The Streets of Gomorrah

"Acceptance is right. Kindness is right. Love is right. I pray, right now, that we're moving into a kinder time when prejudice is overcome by understanding; when narrow-mindedness, and narrow-minded bigotry is overwhelmed by open-hearted empathy; when the pain of judgmentalism is replaced by the purity of love." Sounds pretty good, doesn’t it? Who would not be for kindness and love, and against prejudice and bigotry? But this is rather slippery, and it’s a sign of the times. The quote is from the entertainer Janet Jackson, who was at that moment receiving an award from a gay-rights group.

I wonder—to whom is she praying? If it is the true God, then she will not get a hearing for her plea for freedom for people to perform unnatural sex acts (is that “the purity of love”?). God has already condemned that in the Scriptures. If Dad has warned Junior not to stick his hand in the lawnmower blade when it is running—because he knows the consequences—it will do Junior no good to ask him for kindness and “open-hearted empathy” with his desire for self-destruction, because Dad loves him too much for that.

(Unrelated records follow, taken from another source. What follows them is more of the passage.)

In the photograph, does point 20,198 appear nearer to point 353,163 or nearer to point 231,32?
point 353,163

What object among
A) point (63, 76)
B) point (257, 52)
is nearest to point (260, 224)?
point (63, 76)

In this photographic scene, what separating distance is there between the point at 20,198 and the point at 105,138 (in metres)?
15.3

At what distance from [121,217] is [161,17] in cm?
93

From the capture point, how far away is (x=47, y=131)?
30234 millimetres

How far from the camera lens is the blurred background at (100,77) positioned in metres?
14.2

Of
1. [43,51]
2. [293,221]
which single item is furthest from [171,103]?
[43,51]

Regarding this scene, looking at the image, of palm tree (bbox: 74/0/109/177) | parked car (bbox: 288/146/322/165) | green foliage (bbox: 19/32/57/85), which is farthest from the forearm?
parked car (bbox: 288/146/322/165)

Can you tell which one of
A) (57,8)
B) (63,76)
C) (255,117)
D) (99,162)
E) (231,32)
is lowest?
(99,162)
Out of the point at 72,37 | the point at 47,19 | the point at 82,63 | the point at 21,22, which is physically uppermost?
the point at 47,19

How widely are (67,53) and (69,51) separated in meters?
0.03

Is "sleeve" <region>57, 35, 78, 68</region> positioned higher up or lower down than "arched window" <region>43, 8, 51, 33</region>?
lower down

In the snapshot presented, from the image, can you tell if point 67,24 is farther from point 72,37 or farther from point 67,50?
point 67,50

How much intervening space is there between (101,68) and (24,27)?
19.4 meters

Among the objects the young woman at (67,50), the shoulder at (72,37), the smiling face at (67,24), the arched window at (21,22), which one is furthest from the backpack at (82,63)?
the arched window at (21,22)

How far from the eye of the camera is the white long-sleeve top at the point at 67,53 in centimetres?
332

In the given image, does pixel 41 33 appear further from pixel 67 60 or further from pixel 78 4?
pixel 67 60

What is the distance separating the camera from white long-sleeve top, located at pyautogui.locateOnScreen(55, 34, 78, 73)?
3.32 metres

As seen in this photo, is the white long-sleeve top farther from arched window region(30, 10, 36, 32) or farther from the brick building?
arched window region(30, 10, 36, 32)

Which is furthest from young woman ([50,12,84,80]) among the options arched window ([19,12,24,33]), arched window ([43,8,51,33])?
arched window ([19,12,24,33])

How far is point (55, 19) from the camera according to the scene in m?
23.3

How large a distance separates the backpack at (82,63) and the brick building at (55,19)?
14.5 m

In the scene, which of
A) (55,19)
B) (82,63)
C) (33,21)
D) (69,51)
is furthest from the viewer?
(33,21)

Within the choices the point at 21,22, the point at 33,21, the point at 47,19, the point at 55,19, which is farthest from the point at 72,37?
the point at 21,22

A more profound assessment of the issue comes from someone who saw these times from afar, from about seven decades ago: “We all know about Sodom nowadays… Men can be in love with men, and women with women…and make sounds and speeches, but don’t you know how quiet the streets of Gomorrah are? Haven’t you seen the pools that everlastingly reflect the faces of those who walk with their own phantasms, but the phantasms aren’t reflected, and can’t be. The lovers of Gomorrah are quite contented; they don’t have to put up with our difficulties. They aren’t bothered by alteration, at least until the rain of fire of the Glory at the end… They’ve no children—no cherubim breaking into being or babies as tiresome as ours; there’s no birth there, and only the second death. There’s no distinction between lover and beloved; they beget themselves on their adoration of themselves, and they live and feed and starve on themselves, and by themselves too, for creation is the mercy of God, and they won’t have the facts of creation… When all’s said and done, there’s only Zion or Gomorrah” (Charles Williams, Descent into Hell).

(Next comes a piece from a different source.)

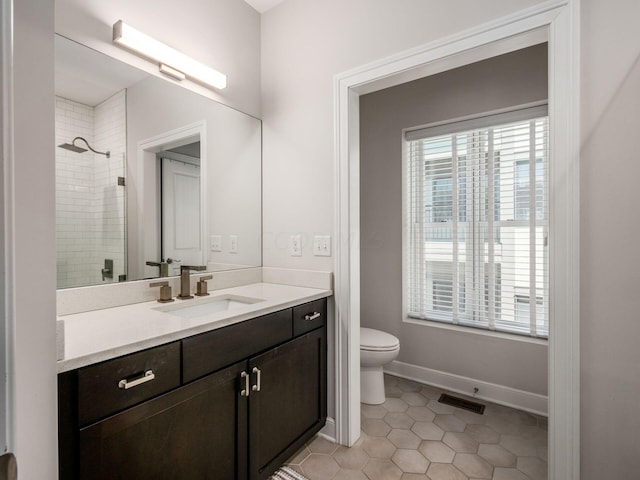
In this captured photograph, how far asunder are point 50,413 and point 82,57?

There is a demon that mans the gate of Gomorrah, though it looks more like an ordinary person than a demon. It offers promises and lies. “I could make you perfectly safe and perfectly happy… Happy, rich. Insatiate, yet satisfied. How delicious everything would be! I could tell you tales that would shut everything but yourself out. Wouldn’t you like to be happy? … If you will come with me, I can fill you, fill your body with any sense you choose. I can make you feel whatever you’d choose to be. Secretly, secretly…” (ibid.)

Today’s celebrities word it differently: “Acceptance is right. Kindness is right. Love is right…” But the smooth, deceptive invitation to Gomorrah is the same. (This does not have to apply only to homosexual activity, but to any disordered or forbidden sexual behavior.)

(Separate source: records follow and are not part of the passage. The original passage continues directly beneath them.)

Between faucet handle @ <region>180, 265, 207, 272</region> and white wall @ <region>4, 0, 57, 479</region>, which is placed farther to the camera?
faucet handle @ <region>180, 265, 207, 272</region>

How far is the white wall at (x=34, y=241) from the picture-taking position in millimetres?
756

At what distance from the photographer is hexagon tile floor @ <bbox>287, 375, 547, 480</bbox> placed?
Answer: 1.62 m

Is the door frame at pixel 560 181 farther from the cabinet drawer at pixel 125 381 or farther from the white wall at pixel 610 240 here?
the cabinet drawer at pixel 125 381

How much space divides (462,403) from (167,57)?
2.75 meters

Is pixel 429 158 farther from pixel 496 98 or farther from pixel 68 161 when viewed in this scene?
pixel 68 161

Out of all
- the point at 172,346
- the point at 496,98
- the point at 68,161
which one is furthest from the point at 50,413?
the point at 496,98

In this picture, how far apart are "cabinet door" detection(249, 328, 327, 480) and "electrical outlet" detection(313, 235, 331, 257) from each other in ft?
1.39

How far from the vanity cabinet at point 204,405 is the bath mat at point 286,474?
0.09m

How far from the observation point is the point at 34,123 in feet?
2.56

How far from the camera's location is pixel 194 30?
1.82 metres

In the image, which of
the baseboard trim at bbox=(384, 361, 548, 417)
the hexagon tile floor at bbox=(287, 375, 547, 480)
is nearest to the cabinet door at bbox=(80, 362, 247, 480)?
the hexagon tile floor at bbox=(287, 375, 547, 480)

For a while, things would seem well in the streets of Gomorrah, but one eventually discovers that it was all an illusion, because it wasn’t based on truth or God’s will. It was merely a phantasm that fed on narcissistic passion. Once it disintegrates (as it must), all that remains is emptiness and despair, and a bottomless abyss.

Read between the lines of what celebrities or other public-opinion shapers gush about love and compassion. Know what is really being said and offered. Don’t fall for the phony rhetoric of “love” that is nothing more than tolerance of evil. Head for Zion, not Gomorrah. And don’t look back.